Iri dengki yang tumbuh dengan subur, bisa saja membuat kita kehilangan diri kita sendiri. Apakah yang sebenarnya kita inginkan? Apakah harapan yang sebenarnya ingin kita wujudkan? Orang seperti apa yang kita inginkan pada diri kita? Bukankah kita jarang menanyakan hal tersebut pada hati kecil kita? Kita lebih sering mengatakan, dia memiliki kehidupan yang saya inginkan, atau mereka sangat beruntung memiliki hal yang tidak saya miliki. Saya ingin seperti dia, apapun caranya. Mengapa saya tidak seperti dia? Dan lain sebagainya.
Semua pertanyaan itu tidak akan berujung. Hanya akan memunculkan kelelahan dan kekalahan pada diri sendiri. Lelah untuk memikirkan hal yang tidak penting. Serta kalah mengenali diri sendiri. Kita kehilangan identitas dan keunikkan diri sendiri hanya demi memenuhi semua permintaan ambisius yang tidak kita pahami.
Daripada menolak kenyataan, terimalah bahwa engkau memilikimu kehidupan sendiri. Setiap orang memiliki kehidupannya sendiri, engkau pun begitu. Jangan membuat tubuh dan jiwamu berkorban untuk impian yang belum tentu membuatmu bahagia. Tapi buatlah tubuh dan jiwamu bahagia, maka secara alamiah, segala sesuatunya akan indah, begitu pula dengan impian yang pada saatnya akan terwujud. Persis seperti yang engkau inginkan atau tidak. Tepat waktu atau di waktu yang tepat.
Semua hanya menunggu waktu. Menunggu tidak akan menyebalkan jika engkau tidak memenuhinya dengan mengeluh perjalanan hidupmu dan menggerutu hidup orang lain. Karena, tanpa sadar, ada pula yang rela menjual jiwanya untuk membeli kehidupanmu. Jadi, syukurilah hidupmu, meskipun itu berat.
Saya termasuk orang yang jarang beruntung dan menguntungkan. Seringkali takdir begitu kejam dengan apa yang saya impikan. Saya tidak percaya dengan “hasil tidak akan mengkhianati usaha” dan seterusnya. Karena apapun yang saya lakukan, seringkali tidak memberikan hasil yang saya inginkan. Bukankah hasil seringkali mengkhianati usaha saya?

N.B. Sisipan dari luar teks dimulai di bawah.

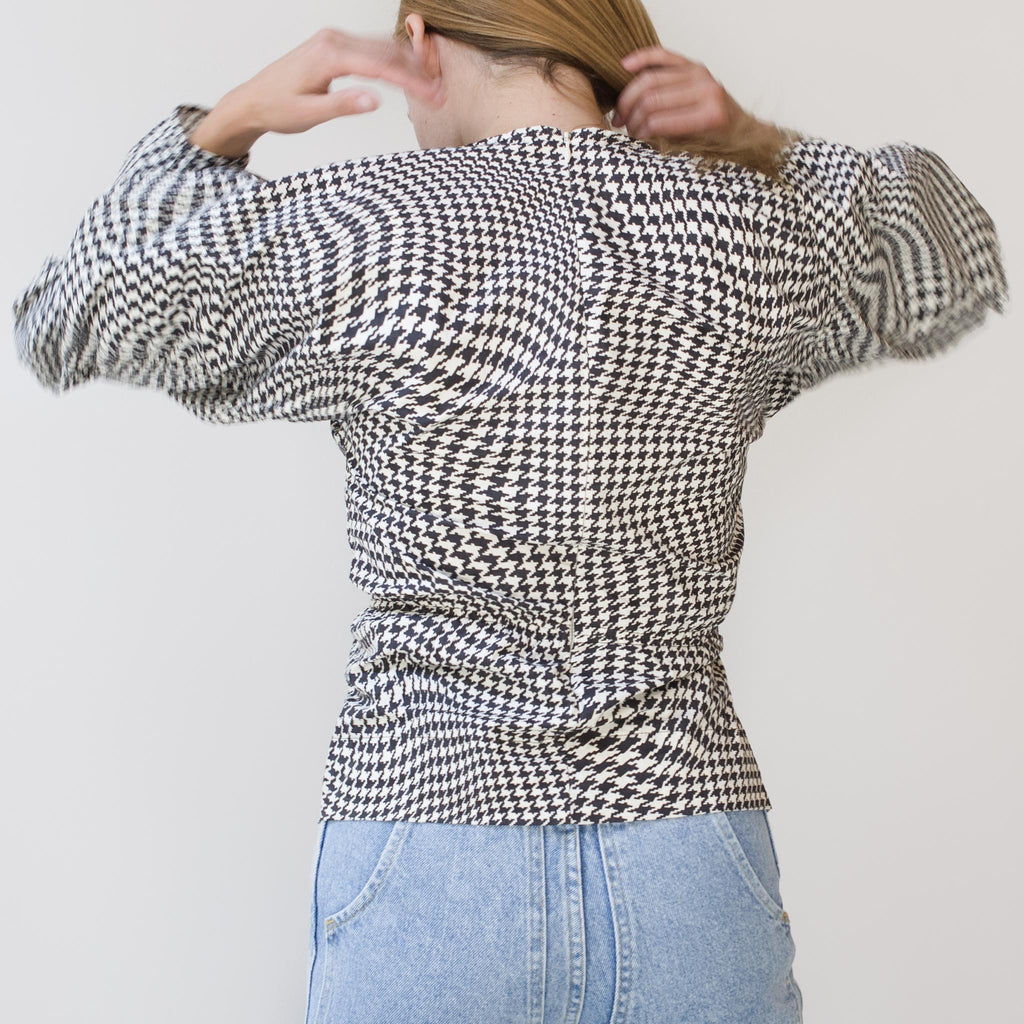 Ganni - Poplin Blouse - Brazilian Sand, back view, available at LCD.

Saya seringkali merasa frustasi dengan semua usaha yang saya lakukan dalam kehidupan ini. Saya tidak terima dengan semua yang terjadi. Saya seringkali mengatakan dalam hati, orang itu memiliki kehidupan yang saya inginkan. Mengapa ia bisa memiliki hidup yang sempurna? Mengapa ia bisa seberuntung itu? Mengapa?

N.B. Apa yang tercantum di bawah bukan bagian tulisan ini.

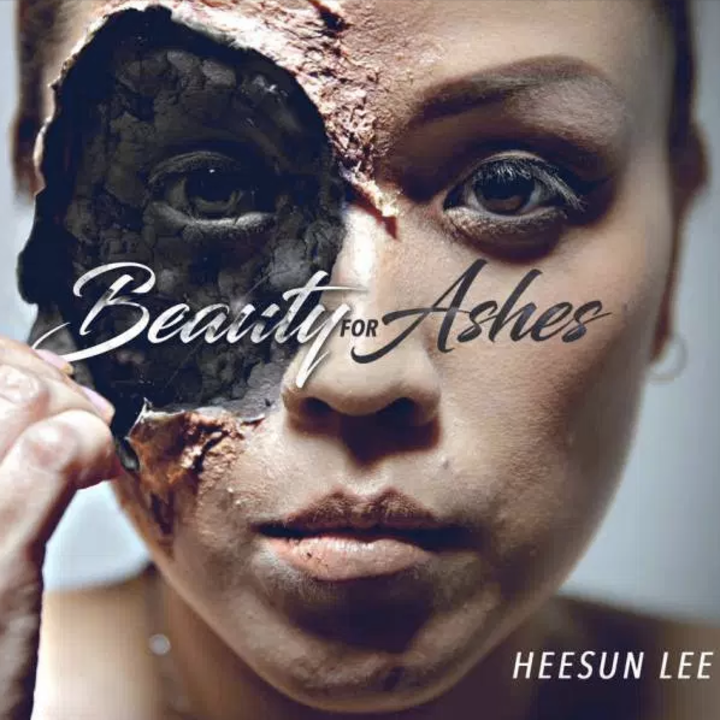 HeeSun Lee Tour Dates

Saya mengutuk siapa saja yang ada di sekitar saya, bahkan langit sekalipun. Saya membenci semua proses kehidupan. Karena saya merasa segalanya tidak adil. Mengapa orang lain yang berusaha dan orang lain yang menikmati hasilnya?
Hingga akhirnya saya menyadari, inilah kehidupan. Unik, sulit diprediksi dan tidak terduga. Kejutan-kejutan itulah yang mewarnai dunia. Ketika pada akhirnya saya berusaha untuk mengalihkan pandangan pada kehidupan orang lain, saat itulah saya kehilangan diri saya sendiri. Entah berapa lama saya sudah melupakan diri ini. Ruang kecil yang selama ini saya gerakkan untuk semua impian dan harapan berubah menjadi ruang yang terbengkalai. Bahkan saya tidak mengenalnya sama sekali.

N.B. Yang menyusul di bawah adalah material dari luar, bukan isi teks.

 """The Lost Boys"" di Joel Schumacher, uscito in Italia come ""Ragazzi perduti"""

Saya terlalu lama meninggalkan diri saya dan menyibukkan diri untuk mengurusi hidup orang lain. Saya terpana dengan rumput hijau orang lain. Saya lupa, saya juga punya rumput. Hanya saja, rumput saya terlalu rapuh, terlambat dalam pertumbuhannya. Bahkan rumput saya tidak berwarna hijau! Ia berwarna merah muda. Ketika itu saya sadar, saya tidak bisa menyamakan rumput saya dengan rumput orang lain. Rumput saya berbeda, ia membutuhkan saya untuk tumbuh. Saya tidak bisa memaksakannya berwarna hijau, ketika bibit yang saya tanam berwarna merah muda.
Sulit. Sulit bagi saya untuk menerima kenyataan itu. Tapi saya selalu mengatakan pada diri saya sendiri, “setiap orang memiliki kehidupannya sendiri, begitu pula dengan saya.” Saya berhak menghidupi kehidupan saya sendiri, seperti yang orang lain lakukan pada hidupnya.
Ah, alangkah indahnya jika semua orang bisa seperti itu.
Saya selalu berusaha untuk merawat rumput saya dan bangga pada pertumbuhannya, apa adanya. Suatu saat, saya yakin, rumput saya akan tumbuh tinggi dan indah.